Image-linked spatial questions
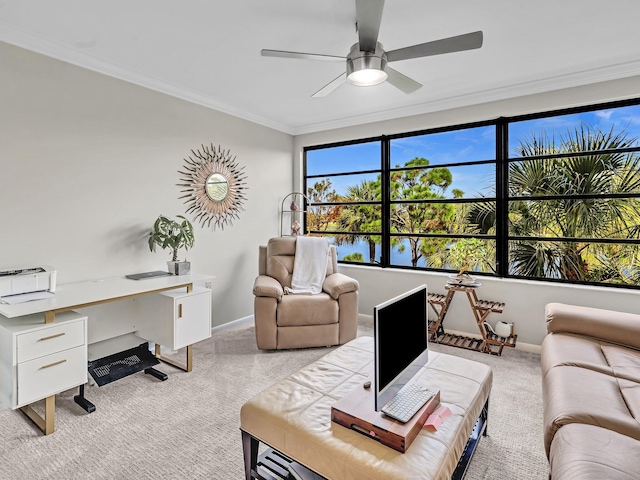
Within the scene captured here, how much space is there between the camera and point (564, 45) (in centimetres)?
257

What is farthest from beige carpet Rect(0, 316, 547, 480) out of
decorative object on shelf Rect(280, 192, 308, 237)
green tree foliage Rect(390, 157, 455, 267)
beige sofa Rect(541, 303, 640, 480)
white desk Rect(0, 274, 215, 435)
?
decorative object on shelf Rect(280, 192, 308, 237)

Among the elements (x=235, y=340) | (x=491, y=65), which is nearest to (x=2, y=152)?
(x=235, y=340)

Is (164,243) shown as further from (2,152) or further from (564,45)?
(564,45)

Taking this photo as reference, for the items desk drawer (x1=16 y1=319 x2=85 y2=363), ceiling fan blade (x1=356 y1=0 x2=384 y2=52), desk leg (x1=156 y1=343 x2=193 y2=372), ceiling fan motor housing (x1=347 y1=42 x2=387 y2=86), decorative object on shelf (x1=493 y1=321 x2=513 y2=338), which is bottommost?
desk leg (x1=156 y1=343 x2=193 y2=372)

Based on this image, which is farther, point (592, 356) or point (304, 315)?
point (304, 315)

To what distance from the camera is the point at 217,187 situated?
3885 mm

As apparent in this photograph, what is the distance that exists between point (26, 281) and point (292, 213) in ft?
10.6

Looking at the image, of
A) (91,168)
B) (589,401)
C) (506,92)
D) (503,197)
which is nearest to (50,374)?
(91,168)

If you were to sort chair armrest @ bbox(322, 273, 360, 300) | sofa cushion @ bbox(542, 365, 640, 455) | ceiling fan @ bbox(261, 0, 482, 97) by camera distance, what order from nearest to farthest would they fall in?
sofa cushion @ bbox(542, 365, 640, 455), ceiling fan @ bbox(261, 0, 482, 97), chair armrest @ bbox(322, 273, 360, 300)

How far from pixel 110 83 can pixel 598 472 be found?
3.82m

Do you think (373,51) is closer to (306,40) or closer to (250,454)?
(306,40)

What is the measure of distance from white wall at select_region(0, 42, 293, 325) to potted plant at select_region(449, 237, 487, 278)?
259 cm

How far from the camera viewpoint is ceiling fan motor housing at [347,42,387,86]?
6.79 feet

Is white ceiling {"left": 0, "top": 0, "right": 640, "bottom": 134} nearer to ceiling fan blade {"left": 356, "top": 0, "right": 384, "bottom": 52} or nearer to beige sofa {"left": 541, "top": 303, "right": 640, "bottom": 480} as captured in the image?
ceiling fan blade {"left": 356, "top": 0, "right": 384, "bottom": 52}
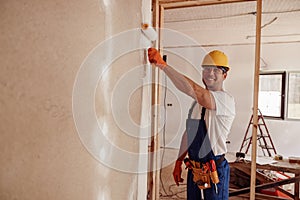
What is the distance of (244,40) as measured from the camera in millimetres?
4586

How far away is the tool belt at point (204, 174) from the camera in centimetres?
166

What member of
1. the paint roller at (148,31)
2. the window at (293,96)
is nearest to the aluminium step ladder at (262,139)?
the window at (293,96)

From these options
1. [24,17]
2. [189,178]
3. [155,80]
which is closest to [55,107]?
[24,17]

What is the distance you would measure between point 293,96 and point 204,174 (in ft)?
13.7

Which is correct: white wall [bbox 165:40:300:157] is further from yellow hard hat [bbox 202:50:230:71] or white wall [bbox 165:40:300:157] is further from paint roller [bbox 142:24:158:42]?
paint roller [bbox 142:24:158:42]

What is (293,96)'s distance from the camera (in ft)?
16.1

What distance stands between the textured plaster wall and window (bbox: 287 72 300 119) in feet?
16.1

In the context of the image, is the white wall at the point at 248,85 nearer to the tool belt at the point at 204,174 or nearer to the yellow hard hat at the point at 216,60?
the yellow hard hat at the point at 216,60

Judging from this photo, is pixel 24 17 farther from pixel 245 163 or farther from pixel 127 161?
pixel 245 163

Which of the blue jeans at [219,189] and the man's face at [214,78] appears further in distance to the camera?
the man's face at [214,78]

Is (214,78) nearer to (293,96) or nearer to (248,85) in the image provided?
(248,85)

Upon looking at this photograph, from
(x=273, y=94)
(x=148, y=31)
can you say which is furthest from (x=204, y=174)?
(x=273, y=94)

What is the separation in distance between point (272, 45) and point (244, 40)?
801mm

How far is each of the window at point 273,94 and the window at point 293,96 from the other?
0.14 metres
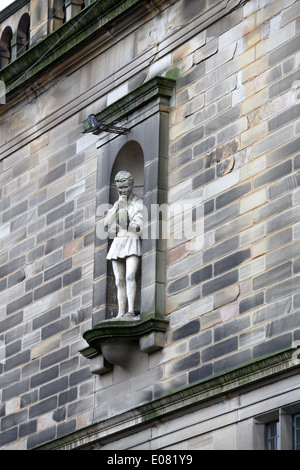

### REQUIREMENTS
Edit the listing from the line that has "Upon looking at this photograph, from" through the end of the listing, changing "separation" to "gap" and keeping everything else the same. Leave the pictures out.

### TASK RESULT
Upon looking at this photograph, from
(x=273, y=94)
(x=148, y=31)
can you say which is furthest from (x=204, y=174)?
(x=273, y=94)

What is the gap in distance between point (272, 45) and point (244, 40)?
801mm

How far is each of the window at point 273,94 and the window at point 293,96 from the other?
0.14 metres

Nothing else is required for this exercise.